I spent a lot of April working on AutoLab and with Ravello Systems to get AutoLab available form public cloud.
I have just released AutoLab version 2.6, which has support for vSphere 6. This is the fastest I’ve released support for a new release of vSphere and it was made possible in part by VMware finally making automated vCenter installation easy and partly by the support of Ravello. The documentation for automating the installation vCenter on Windows is in this pdf. Essentially you create a JSON file, either by recording an install or by editing examples, and pass that file to the installer. Another nice feature is that the installer does a pre-flight check and if the check fails it leaves a log of the fatal error. This error log helped me identify a fault in the DC build that was preventing vCenter installing.
Since vSphere 6 doubles the minimum RAM required for AutoLab, compared to vSphere 5.0, you may not be able to reuse your existing lab host.
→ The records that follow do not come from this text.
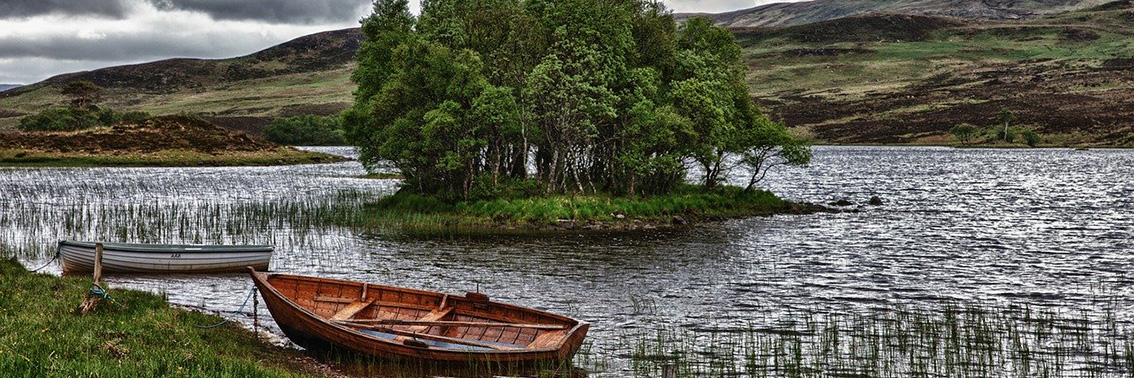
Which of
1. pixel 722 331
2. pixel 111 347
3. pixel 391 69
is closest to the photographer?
pixel 111 347

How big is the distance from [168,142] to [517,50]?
91.7 metres

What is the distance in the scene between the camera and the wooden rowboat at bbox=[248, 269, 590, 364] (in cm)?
1952

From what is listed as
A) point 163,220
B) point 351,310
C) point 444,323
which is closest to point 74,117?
point 163,220

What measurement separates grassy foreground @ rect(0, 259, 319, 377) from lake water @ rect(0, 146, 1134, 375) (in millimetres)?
3398

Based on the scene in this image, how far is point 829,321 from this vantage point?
26344 millimetres

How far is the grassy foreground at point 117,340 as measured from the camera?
15062mm

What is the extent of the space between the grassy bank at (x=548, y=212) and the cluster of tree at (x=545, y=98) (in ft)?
4.59

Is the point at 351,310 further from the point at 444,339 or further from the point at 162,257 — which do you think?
the point at 162,257

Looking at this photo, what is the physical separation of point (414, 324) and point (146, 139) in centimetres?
12021

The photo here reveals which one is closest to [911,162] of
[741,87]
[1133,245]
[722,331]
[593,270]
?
[741,87]

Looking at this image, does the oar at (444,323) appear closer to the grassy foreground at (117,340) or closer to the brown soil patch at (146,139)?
the grassy foreground at (117,340)

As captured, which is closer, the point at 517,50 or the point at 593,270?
the point at 593,270

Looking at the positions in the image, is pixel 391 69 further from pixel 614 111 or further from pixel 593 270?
pixel 593 270

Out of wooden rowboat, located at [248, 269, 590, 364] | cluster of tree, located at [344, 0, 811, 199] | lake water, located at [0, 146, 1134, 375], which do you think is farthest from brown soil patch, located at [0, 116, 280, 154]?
wooden rowboat, located at [248, 269, 590, 364]
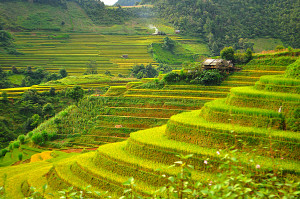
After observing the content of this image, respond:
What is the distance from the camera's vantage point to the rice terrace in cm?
825

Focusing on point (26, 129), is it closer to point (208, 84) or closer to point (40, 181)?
point (40, 181)

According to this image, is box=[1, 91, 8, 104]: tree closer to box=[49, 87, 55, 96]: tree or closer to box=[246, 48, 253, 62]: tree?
box=[49, 87, 55, 96]: tree

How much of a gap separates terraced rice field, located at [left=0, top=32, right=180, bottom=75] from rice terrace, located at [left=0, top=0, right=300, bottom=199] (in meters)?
0.25

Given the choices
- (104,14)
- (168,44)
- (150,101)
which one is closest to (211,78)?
(150,101)

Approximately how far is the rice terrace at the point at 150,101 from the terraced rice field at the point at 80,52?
25 centimetres

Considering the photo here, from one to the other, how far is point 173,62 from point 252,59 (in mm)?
21080

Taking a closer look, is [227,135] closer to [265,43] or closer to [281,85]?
[281,85]

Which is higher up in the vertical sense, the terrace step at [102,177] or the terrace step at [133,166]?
the terrace step at [133,166]

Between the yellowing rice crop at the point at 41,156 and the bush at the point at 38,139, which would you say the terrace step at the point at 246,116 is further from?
the bush at the point at 38,139

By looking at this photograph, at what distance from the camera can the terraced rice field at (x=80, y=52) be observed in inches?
1730

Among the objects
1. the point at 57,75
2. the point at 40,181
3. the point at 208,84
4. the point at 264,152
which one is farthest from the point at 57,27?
the point at 264,152

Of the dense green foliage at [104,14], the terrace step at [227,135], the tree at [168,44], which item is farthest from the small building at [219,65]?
the dense green foliage at [104,14]

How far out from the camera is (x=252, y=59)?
79.1ft

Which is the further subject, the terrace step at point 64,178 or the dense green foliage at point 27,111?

This is where Ravello can be really helpful. You can use their platform to deploy AutoLab on top of public cloud from either Amazon or Google. Rather than buying an AutoLab host you can rent one from Ravello. You still get all the rebuildability of AutoLab, but you need only pay for the resources while you are running AutoLab. In my tests it was costing under $3 per hour to run an AutoLab, if you only need a few hundred hours of AutoLab this is going to be a great option. Also if you need to scale up your AutoLab for a while you can simply pay for the extra resources while you need it, scaling back when the need is over. The final Ravello benefit may be unique to me, I often want to run multiple AutoLab instances and find I don’t have enough hardware, so again renting the cloud hardware for the duration of the project is a great option.